Start of RECORDS FOR THE EXERCISE

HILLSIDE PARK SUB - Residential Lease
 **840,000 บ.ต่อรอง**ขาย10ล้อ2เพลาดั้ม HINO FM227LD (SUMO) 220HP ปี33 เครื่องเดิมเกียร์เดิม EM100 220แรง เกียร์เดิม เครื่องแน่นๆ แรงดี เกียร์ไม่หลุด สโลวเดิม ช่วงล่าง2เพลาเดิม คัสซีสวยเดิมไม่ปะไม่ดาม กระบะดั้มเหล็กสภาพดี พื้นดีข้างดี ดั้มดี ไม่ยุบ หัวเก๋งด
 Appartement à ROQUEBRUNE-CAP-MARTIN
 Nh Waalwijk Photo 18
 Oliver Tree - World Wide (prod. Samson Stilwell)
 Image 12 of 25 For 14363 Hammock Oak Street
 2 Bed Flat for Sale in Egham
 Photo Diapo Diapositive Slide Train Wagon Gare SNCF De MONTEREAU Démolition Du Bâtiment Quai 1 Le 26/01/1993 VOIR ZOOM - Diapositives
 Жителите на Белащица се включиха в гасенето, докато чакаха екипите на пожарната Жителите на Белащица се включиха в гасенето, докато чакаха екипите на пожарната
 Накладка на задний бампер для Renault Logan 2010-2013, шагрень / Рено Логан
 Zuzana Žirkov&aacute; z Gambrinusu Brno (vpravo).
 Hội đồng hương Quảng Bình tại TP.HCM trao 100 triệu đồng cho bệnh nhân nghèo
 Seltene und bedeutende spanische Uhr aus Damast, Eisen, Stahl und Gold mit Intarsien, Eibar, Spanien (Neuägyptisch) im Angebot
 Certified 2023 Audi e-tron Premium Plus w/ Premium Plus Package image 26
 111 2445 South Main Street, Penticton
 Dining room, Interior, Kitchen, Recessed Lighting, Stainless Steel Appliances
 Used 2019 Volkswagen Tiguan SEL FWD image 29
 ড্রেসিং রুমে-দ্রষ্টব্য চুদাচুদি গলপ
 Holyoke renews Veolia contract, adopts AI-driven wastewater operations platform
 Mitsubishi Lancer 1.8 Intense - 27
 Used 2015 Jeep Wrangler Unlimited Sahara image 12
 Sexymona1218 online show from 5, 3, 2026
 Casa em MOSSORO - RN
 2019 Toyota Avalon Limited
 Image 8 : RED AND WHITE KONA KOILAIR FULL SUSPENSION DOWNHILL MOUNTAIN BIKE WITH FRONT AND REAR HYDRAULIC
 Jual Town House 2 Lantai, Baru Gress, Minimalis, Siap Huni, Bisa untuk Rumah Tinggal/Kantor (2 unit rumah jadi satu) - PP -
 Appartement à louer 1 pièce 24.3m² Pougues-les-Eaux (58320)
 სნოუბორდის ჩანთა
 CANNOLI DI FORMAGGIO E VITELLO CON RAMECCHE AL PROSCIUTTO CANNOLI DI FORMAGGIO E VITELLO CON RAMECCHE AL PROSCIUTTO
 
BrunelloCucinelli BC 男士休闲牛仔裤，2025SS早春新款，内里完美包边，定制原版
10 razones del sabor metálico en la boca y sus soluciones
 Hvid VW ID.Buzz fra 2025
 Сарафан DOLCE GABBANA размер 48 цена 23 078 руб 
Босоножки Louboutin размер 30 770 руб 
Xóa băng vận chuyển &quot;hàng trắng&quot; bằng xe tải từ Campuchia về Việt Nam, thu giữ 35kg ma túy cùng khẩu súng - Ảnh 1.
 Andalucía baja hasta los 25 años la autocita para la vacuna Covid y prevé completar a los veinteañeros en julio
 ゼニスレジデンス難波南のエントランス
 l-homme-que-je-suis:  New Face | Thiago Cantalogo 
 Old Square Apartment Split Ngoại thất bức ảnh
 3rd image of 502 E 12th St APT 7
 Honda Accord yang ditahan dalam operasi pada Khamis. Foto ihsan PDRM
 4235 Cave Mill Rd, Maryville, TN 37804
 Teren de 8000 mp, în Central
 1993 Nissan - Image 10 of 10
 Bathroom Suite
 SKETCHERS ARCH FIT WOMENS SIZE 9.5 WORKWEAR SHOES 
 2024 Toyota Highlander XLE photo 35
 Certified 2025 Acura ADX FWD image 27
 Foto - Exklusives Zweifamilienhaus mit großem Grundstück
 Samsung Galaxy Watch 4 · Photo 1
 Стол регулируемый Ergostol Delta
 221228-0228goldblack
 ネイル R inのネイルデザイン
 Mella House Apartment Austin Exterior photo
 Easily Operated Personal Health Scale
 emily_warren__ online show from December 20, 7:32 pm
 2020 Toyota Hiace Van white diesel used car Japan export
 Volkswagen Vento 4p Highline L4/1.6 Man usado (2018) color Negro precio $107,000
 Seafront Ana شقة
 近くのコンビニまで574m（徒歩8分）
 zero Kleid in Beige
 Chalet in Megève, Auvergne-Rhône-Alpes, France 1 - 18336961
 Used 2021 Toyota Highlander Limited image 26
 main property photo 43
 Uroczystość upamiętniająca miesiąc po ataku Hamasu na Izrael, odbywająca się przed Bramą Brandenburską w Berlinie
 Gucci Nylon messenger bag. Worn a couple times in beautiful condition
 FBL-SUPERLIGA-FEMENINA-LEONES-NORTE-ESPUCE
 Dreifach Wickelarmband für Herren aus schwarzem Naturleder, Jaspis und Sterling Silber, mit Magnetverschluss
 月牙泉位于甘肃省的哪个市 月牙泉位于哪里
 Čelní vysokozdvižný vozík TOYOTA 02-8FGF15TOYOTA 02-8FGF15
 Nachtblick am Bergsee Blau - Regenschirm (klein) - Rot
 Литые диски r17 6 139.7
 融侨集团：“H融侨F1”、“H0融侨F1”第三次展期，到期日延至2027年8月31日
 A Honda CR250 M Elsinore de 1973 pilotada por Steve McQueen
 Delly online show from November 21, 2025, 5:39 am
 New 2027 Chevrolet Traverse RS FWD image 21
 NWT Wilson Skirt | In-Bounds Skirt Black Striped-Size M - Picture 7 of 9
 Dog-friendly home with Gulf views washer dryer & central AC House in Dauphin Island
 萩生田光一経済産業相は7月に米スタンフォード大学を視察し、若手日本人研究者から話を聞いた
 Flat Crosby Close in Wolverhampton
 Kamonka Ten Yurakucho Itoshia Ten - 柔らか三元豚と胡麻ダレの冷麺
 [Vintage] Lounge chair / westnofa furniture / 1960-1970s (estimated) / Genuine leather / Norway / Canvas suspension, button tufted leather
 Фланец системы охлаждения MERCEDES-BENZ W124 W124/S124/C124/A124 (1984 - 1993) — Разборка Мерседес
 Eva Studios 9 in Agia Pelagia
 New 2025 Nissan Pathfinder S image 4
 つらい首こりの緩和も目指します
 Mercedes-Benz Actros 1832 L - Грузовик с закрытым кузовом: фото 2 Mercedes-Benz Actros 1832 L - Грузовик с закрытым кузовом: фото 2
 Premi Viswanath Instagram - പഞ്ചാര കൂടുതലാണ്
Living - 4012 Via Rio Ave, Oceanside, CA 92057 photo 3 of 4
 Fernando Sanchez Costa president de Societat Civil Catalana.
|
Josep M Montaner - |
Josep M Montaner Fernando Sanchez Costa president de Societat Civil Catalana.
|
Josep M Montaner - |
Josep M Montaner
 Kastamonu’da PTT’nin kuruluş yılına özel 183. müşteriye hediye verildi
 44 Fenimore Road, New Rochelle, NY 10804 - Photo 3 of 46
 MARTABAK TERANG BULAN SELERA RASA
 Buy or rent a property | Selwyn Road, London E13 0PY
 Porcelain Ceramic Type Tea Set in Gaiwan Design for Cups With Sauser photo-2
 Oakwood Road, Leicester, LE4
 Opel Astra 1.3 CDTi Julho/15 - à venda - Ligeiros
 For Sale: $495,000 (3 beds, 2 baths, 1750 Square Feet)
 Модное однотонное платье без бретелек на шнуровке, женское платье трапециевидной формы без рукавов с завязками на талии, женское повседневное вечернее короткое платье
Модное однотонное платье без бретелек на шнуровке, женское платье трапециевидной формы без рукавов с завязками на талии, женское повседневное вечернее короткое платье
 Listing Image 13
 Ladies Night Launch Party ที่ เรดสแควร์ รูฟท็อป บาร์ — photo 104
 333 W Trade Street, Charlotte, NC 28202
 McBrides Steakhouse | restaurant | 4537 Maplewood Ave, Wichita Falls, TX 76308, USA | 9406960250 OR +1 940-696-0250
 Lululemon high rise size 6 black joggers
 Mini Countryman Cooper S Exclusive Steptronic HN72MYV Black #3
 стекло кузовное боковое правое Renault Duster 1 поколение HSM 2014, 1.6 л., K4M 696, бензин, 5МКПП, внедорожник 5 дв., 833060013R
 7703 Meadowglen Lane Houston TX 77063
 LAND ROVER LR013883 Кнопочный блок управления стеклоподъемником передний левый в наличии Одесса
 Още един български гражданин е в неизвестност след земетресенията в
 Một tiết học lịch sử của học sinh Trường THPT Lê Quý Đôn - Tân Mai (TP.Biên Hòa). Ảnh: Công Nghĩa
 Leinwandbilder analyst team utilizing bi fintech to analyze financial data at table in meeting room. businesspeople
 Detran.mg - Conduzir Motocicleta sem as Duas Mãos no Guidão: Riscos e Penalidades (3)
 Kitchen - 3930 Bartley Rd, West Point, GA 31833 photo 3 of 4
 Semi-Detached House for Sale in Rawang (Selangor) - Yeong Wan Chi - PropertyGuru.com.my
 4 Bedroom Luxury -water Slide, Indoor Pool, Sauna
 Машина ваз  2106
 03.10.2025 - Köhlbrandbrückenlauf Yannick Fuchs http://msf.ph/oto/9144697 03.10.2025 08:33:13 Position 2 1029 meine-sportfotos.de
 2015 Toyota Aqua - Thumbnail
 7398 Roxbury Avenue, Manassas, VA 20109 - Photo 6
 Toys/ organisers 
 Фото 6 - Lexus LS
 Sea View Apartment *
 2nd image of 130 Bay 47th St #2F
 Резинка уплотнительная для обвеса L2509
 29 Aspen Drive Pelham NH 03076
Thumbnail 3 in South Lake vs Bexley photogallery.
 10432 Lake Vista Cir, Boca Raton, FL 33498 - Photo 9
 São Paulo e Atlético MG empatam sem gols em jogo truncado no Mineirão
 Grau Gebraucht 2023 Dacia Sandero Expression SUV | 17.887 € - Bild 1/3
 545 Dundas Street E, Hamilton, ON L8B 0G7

End of RECORDS FOR THE EXERCISE

Above are records; repeat only the lines starting at the line with "на пожарната Жителите" and ending at the line with "Image 8 : RED", exactly as they appear, both included.

WRITTEN RESPONSE.
 Жителите на Белащица се включиха в гасенето, докато чакаха екипите на пожарната Жителите на Белащица се включиха в гасенето, докато чакаха екипите на пожарната
 Накладка на задний бампер для Renault Logan 2010-2013, шагрень / Рено Логан
 Zuzana Žirkov&aacute; z Gambrinusu Brno (vpravo).
 Hội đồng hương Quảng Bình tại TP.HCM trao 100 triệu đồng cho bệnh nhân nghèo
 Seltene und bedeutende spanische Uhr aus Damast, Eisen, Stahl und Gold mit Intarsien, Eibar, Spanien (Neuägyptisch) im Angebot
 Certified 2023 Audi e-tron Premium Plus w/ Premium Plus Package image 26
 111 2445 South Main Street, Penticton
 Dining room, Interior, Kitchen, Recessed Lighting, Stainless Steel Appliances
 Used 2019 Volkswagen Tiguan SEL FWD image 29
 ড্রেসিং রুমে-দ্রষ্টব্য চুদাচুদি গলপ
 Holyoke renews Veolia contract, adopts AI-driven wastewater operations platform
 Mitsubishi Lancer 1.8 Intense - 27
 Used 2015 Jeep Wrangler Unlimited Sahara image 12
 Sexymona1218 online show from 5, 3, 2026
 Casa em MOSSORO - RN
 2019 Toyota Avalon Limited
 Image 8 : RED AND WHITE KONA KOILAIR FULL SUSPENSION DOWNHILL MOUNTAIN BIKE WITH FRONT AND REAR HYDRAULIC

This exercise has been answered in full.